If you do not plan on pursing further degrees, then I think that if you can justify it financially, it is better to go to a better-known school. The reason I say this is because employers tend to look at your most recent education and in this situation, the name of your school will carry some weight. The friends I have at more well-known schools all say that going to a name-brand school has undoubtedly given them more opportunities to build connections with a bunch of different people.
However, if you are like myself and plan to pursue more than one degree, I’d advise you to save on your undergraduate degree and splurge later when you’re in grad school. As aforementioned, employers tend to look at your most recent place of education so if you go to a lesser-known, cheaper school that’s just as academically challenging as some of the bigger schools, you’re not only saving yourself four years of unmanageable loans, but you’re also giving yourself the space to go to a more expensive and better-known school in the future.
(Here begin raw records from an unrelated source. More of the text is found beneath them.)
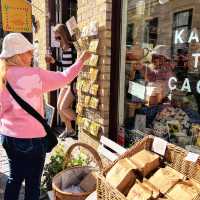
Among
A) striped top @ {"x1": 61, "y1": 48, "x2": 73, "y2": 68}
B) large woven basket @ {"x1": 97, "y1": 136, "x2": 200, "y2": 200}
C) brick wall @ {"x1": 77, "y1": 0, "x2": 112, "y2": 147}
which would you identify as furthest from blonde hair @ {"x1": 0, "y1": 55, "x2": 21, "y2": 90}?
striped top @ {"x1": 61, "y1": 48, "x2": 73, "y2": 68}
The second thing I think is important to consider in this situation is the college experience you’re going for. If you’re like me and like smaller schools where you tend to know most of the people on campus and have a much more personal experience, you may not enjoy going to the bigger, better-known schools. The truth is that most of the better-known schools are also bigger in population. However, if you are someone who wants the real “as seen on TV” big school experience, then you may want to consider a bigger and better-known school purely because for you, the cost will be worth it because it’s the experience you’re after.
Here’s what I learned through the guidance of many of my older friends:
1. You can make connections from any school, regardless of its size.
2. If you go to a lesser-known school, you are also less likely to meet people you already know so you will have to go the extra mile to make friends.
3. Going to a better-known school means that you will rarely have to answer the questions “Where is that?” or “What is that?”
4. You will get out of your school what you put into your school. That being said, you can have a great experience at either a very well-known school or a lesser-known school.
5. Go visit the campus and see if you can imagine yourself there.
Personally, I’m going the lesser-known school route because the school I’m attending offered me a very generous scholarship, and I know I will be going on to pursue more degrees so it made sense for me to go this route. This is not what I had initially planned, though. It took lots of visits to the campus and talking to upperclassmen at this school for me to be secure in my decision. However, everyone is different and everyone wants different things so make sure you really sit down and consider what you want out of the four years you’re in college.